F-16 Thunderbirds Pilot Dies In Crash Near Nellis Air Force Base

Two U.S. Air Force Thunderbirds F-16 Fighting Falcons perform an aerial demonstration during the Thunder Over South Georgia Air Show, Oct. 29, 2017 at Moody Air Force Base, Ga. (U.S. Air Force photo/Eugene Oliver)
Two U.S. Air Force Thunderbirds F-16 Fighting Falcons perform an aerial demonstration during the Thunder Over South Georgia Air Show, Oct. 29, 2017 at Moody Air Force Base, Ga. (U.S. Air Force photo/Eugene Oliver)
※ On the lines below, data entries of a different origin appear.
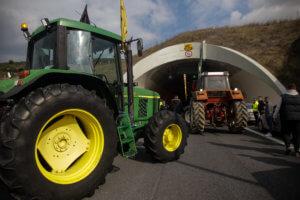 Τελεσίγραφο αγροτών στην κυβέρνηση! Διορία μέχρι το απόγευμα της Δευτέρας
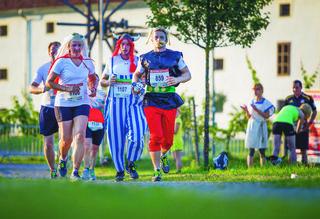 Auch Kostüme sind beim Römerlauf herzlich willkommen.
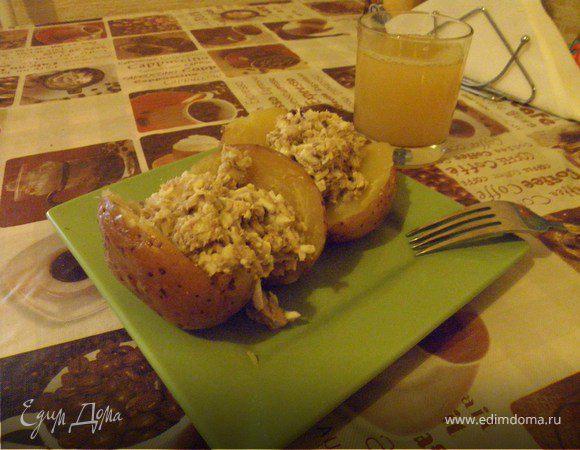 Картофель, запеченный с начинкой из сардины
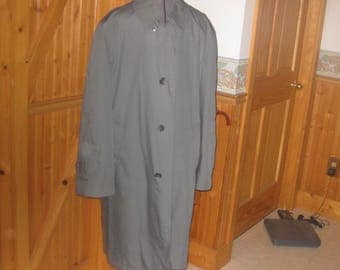 Vtg Mint Stormport USA Gray overcoat trench coat with warm pile lining that zips out vent button back Like New 44 S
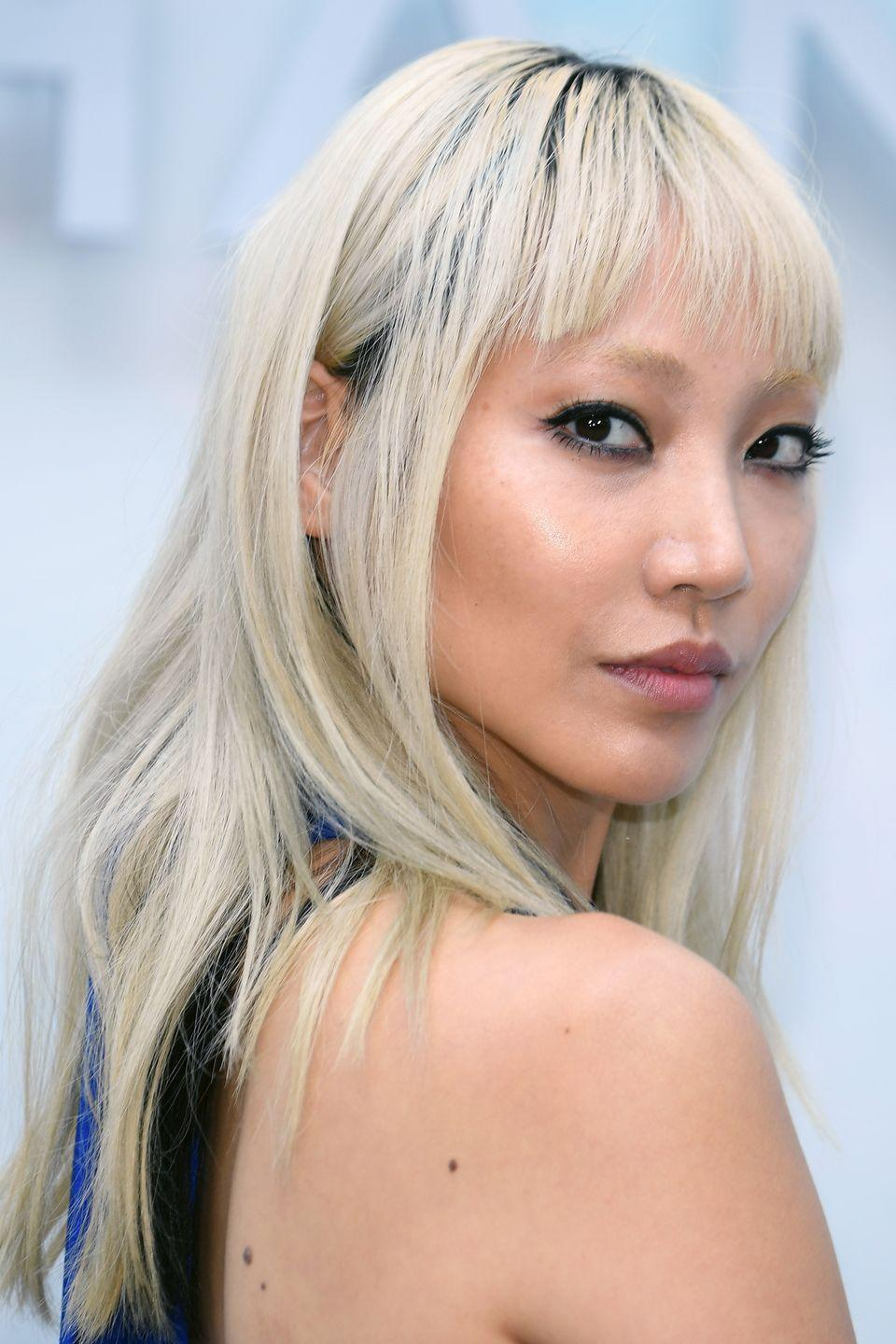<p>The model has made bleached blonde hair her signature.</p>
An Air Force Thunderbird pilot was killed after his F-16 Fighting Falcon crashed on Wednesday during a routine training flight at the Nevada Test and Training Range, Nellis Air Force Base officials said.

The identity of the pilot is being withheld for 24 hours pending next-of-kin notification, the base said in a release.

The accident is under investigation, the base said.

Fox5 Las Vegas first reported it was a Thunderbirds jet during its 6:00 p.m. local broadcast on Tuesday, and said that officials were making next-of-kin notifications before releasing further details.

The team was slated to perform this weekend at March Air Reserve Base, California, their website said.

"The team's participation at 'The March Field Air & Space Expo' has been cancelled," Nellis said. "It is unknown how this accident will impact the remainder of the 2018 Thunderbirds season.”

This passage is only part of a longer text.